Date of Graduation

5-2015

Document Type

Dissertation

Degree Name

Doctor of Philosophy in Engineering (PhD)

Degree Level

Graduate

Department

Civil Engineering

Advisor

R. Panneer Selvam

Committee Member

Richard Coffman

Second Committee Member

Rick J. Couvillion

Third Committee Member

Ernie Heymsfield

Abstract

A three dimensional computational fluid dynamics (CFD) model was utilized to investigate tornado-like vortex interactions with wide man-made structures. The tornado-like wind profile was approximated using Rankine vortex model. By utilizing the CFD model, it was explained why tornadoes exhibit less damage on leeward side of large structures. During the preliminary stage of this study, a perpendicular vortex-prism interaction was analyzed. The prism height and the length were equal to the vortex core radius. The prism was also 12 times wider than the vortex core radius. During the vortex-prism interaction, the near-ground portion of the vortex was blocked by the leading face of the prism. To proceed with the travel, the primary vortex had to introduce a new low-level vortex behind the prism, which mitigated maximum flow speeds on the prism's leeward side. Various visualization techniques were employed to understand and quantitatively study the vortex sheltering effect. It was shown that the vortex flow speeds are reduced by more than 30% in a region of length equal to 6 times the prism height.
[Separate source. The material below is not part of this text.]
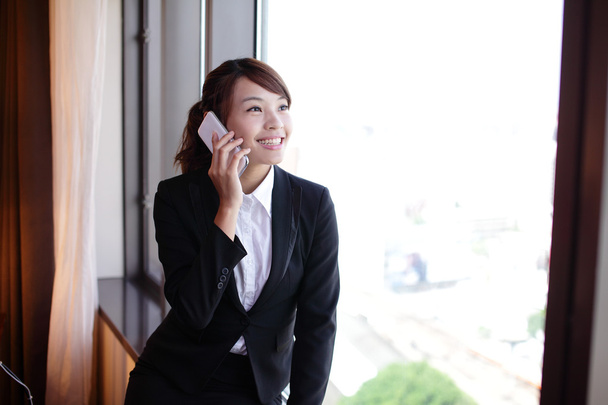 Young business woman speaking smart phone - Fotó, kép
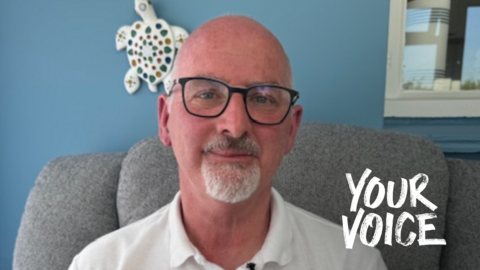 A bald man with black glasses and a white polo shirt. He is sat in a grey chair in front of a light blue wall and looking into the camera.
The sheltering effect was also investigated for different prism sizes. It was demonstrated that the thinner the prism is, the more it disrupts the near-ground strength of the translating vortex. Following these findings, the tornado sheltering performance of a wide wall was studied. During the vortex-wall interaction a 20 m high wall was able to reduce the maximum tornado-like wind speeds by 30%, on a distance of 102 m behind the wall. The magnitude of the wind speed reduction was found to be dependent on the wall width and the wall height, relatively to the vortex core radius. The sheltering efficiency of the wall also changes depending on the tornado-like vortex impact angle on the wall. The new findings arising in this study can be applied for designing tornado-safe structures and areas.